_Activity_.
Below are the records; give again exactly the line with "Researchers examined larval", the line with "Both infection methods", and each line that lies between them, and nothing besides.
━━ Exercise materials
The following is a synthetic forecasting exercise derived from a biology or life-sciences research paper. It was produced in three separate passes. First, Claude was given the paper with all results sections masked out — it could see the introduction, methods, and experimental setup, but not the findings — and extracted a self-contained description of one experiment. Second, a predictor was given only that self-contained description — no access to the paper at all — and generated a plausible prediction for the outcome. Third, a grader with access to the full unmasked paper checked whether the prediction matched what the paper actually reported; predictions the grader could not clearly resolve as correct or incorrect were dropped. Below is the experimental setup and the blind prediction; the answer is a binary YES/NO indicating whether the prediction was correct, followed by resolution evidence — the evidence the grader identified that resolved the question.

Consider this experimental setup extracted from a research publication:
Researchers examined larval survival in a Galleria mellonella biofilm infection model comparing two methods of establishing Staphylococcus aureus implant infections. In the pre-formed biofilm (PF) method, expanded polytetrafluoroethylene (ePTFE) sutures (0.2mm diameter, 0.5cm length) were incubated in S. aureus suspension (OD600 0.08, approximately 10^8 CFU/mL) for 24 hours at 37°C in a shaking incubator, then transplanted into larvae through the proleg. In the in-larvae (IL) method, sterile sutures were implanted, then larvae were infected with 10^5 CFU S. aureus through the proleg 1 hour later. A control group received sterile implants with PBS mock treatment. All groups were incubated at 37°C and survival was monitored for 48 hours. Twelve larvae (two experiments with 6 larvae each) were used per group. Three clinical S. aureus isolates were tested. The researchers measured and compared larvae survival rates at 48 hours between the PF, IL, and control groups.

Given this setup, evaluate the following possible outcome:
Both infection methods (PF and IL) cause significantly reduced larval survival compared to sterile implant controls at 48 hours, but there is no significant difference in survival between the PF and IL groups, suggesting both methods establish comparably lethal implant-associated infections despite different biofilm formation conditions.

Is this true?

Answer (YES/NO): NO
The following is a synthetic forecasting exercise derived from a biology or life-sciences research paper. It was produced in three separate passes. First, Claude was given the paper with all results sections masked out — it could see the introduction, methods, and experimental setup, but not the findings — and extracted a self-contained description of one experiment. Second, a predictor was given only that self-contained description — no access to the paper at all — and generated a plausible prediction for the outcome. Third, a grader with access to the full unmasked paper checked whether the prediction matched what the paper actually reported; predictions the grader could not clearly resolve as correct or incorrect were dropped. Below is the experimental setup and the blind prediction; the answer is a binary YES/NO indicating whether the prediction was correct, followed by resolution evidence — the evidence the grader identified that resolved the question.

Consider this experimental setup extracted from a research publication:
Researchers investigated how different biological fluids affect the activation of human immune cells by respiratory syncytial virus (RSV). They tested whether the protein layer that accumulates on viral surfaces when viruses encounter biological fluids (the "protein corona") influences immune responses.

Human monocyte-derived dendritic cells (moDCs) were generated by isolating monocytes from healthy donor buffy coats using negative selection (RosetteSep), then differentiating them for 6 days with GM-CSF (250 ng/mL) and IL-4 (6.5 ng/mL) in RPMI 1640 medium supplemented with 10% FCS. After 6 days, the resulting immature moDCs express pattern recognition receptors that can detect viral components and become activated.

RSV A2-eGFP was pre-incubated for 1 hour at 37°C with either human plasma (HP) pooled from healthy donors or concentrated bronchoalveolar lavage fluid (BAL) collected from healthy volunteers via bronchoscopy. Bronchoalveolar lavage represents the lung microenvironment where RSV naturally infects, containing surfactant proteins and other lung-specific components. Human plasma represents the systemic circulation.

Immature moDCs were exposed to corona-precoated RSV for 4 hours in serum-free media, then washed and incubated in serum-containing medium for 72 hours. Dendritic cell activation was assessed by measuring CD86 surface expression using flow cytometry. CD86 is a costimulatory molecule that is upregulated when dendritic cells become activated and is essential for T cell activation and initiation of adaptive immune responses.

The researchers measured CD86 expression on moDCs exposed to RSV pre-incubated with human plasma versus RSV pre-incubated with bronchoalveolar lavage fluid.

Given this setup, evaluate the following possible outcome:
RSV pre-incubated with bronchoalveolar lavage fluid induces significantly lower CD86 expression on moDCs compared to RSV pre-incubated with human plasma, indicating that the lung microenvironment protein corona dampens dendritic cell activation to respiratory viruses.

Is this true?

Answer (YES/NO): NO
━━━━
_Solution to this task_.
Researchers examined larval survival in a Galleria mellonella biofilm infection model comparing two methods of establishing Staphylococcus aureus implant infections. In the pre-formed biofilm (PF) method, expanded polytetrafluoroethylene (ePTFE) sutures (0.2mm diameter, 0.5cm length) were incubated in S. aureus suspension (OD600 0.08, approximately 10^8 CFU/mL) for 24 hours at 37°C in a shaking incubator, then transplanted into larvae through the proleg. In the in-larvae (IL) method, sterile sutures were implanted, then larvae were infected with 10^5 CFU S. aureus through the proleg 1 hour later. A control group received sterile implants with PBS mock treatment. All groups were incubated at 37°C and survival was monitored for 48 hours. Twelve larvae (two experiments with 6 larvae each) were used per group. Three clinical S. aureus isolates were tested. The researchers measured and compared larvae survival rates at 48 hours between the PF, IL, and control groups.

Given this setup, evaluate the following possible outcome:
Both infection methods (PF and IL) cause significantly reduced larval survival compared to sterile implant controls at 48 hours, but there is no significant difference in survival between the PF and IL groups, suggesting both methods establish comparably lethal implant-associated infections despite different biofilm formation conditions.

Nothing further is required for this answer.